Green thumbs tend courtyard vegetable patches
Cabbages, celery and leeks fill the 50-square-meter courtyard of a family in Meilong Town this late autumn. The vegetables in the garden supply about 90 percent of the greens eaten by the six-member family.
“With no fertilizers or farm chemicals, the wholly organic vegetables and fruits planted by our own hands make this courtyard a year-round garden of health and nutrition,” said Zhang Jianrong, the head of the family.
Zhang’s success in backyard gardening is catching on as more consumers worry about food safety in the products they buy in markets. Seventy-one families in Zhang’s Taoyuan neighborhood have started to plant their own fruit and vegetables at home.
“The government is helping change public attitudes about home gardens,” Zhang said. “Where once they opposed the idea, now they are encouraging us to plant vegetables and fruits for family consumption.”
Freshman farmer
Zhang, who works in the Office of Environment and Sanitation, used to be a fish and poultry farmer. He had never gardened before. When his grandson was born five years ago, he had the idea that homegrown food was the safest way to start the toddler out on a healthy life.
Zhang bought his first seeds from sellers in West South Market, Tangwan Old Street and the agriculture gardening institute on Beiqi Road.
“Before then, I had planted only some flowers in my courtyard,” he said. “I had to learn vegetable growing from the ground up.”
He read books, watched TV gardening shows and talked with people who knew gardening. The secret to a great garden, he discovered is in the soil — and organic soil is best. The family now recycles all its soft kitchen scraps into garden compost.
Zhang makes his own natural fertilizer by fermenting green seed and bean cakes in water, and then using it on his plants. Up to 15 kilograms of the green seed cake left by squeezing out the oil lasts a whole year, he said.
Zhang also composts the soil by dumping green peelings, eggshells, shrimp shells and chicken bones in holes dug 20 centimeters deep in the soil.
Organic fertilizer
“Kitchen scraps are very good organic fertilizer when they are recycled into the soil,” he said. “But it should be food that hasn’t been cooked with oil or salt.”

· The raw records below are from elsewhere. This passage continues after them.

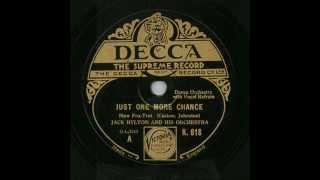 Jack Hylton Orchestra, Just One More Chance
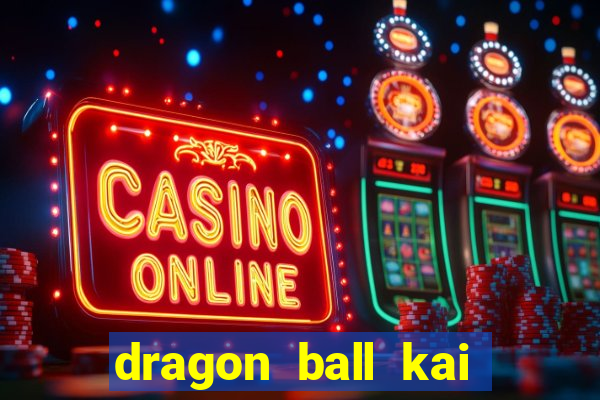 dragon ball kai dublado online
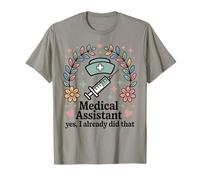 Funny Medical Assistant Yes I Already Did that T-Shirt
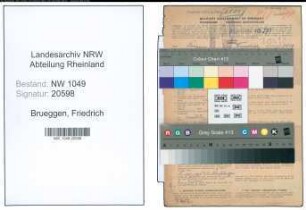Entnazifizierung Friedrich Brueggen , geb. 09.02.1898 (Zugfuehrer)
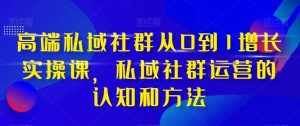 高端私域社群从0到1增长实战课,私域社群运营的认知和方法(37节课)-泰戈创艺资源库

Insect pests are the bane of every home gardener. Zhang said he has tried spraying his plants with water where hot chillies have soaked. He also picks off larger insects from leaves.
Ants, he has found, are often natural predators of aphids and other small vermin. He said he tries to attract ants by digging meat bones in the soil.
The greatest pleasure of a home garden is on the palate.
“Now I find it hard to eat non-organic vegetables purchased from markets,” Zhang said. “My vegetables and fruits are so fresh and succulent.”
Over the course of a year, he grows more than 40 seasonal vegetables, many of them in pots. Greens like lettuce and purslane grow nicely in porcelain containers.
In summer, the family tends pumpkins, Chinese watermelons and white-flowered gourds. Zhang reckons they harvest about 800 kilograms of vegetables a year.
“I spend three to five yuan (about 50 to 82 US cents ) on a packet of seeds, and the germination rate is more than 90 percent,” he said. “The cost of planting vegetables is much lower than buying them in markets.”
He said the family spends about 1,000 yuan a year on the garden.
Zhang said residents in his neighborhood obey the “three no rules” in their gardens: no bothering the neighbors, no damaging the neighborhood environment and no cultivation on public greenbelts.
In an age when government is touting a low-carbon green lifestyle, other areas like Jinmei and Luoyang neighborhoods are using the experience and gardening skills of Taoyuan to help them grow their own vegetables.
“The government used to oppose home gardens, but now we encourage use of such land resources,” said Jin Jianxing, director of the Agriculture Service Center in the town.
There are now eight districts in Shanghai that have started to promote home gardens, including Minhang, Xuhui, Huangpu and Baoshan. An estimated 500 families are involved.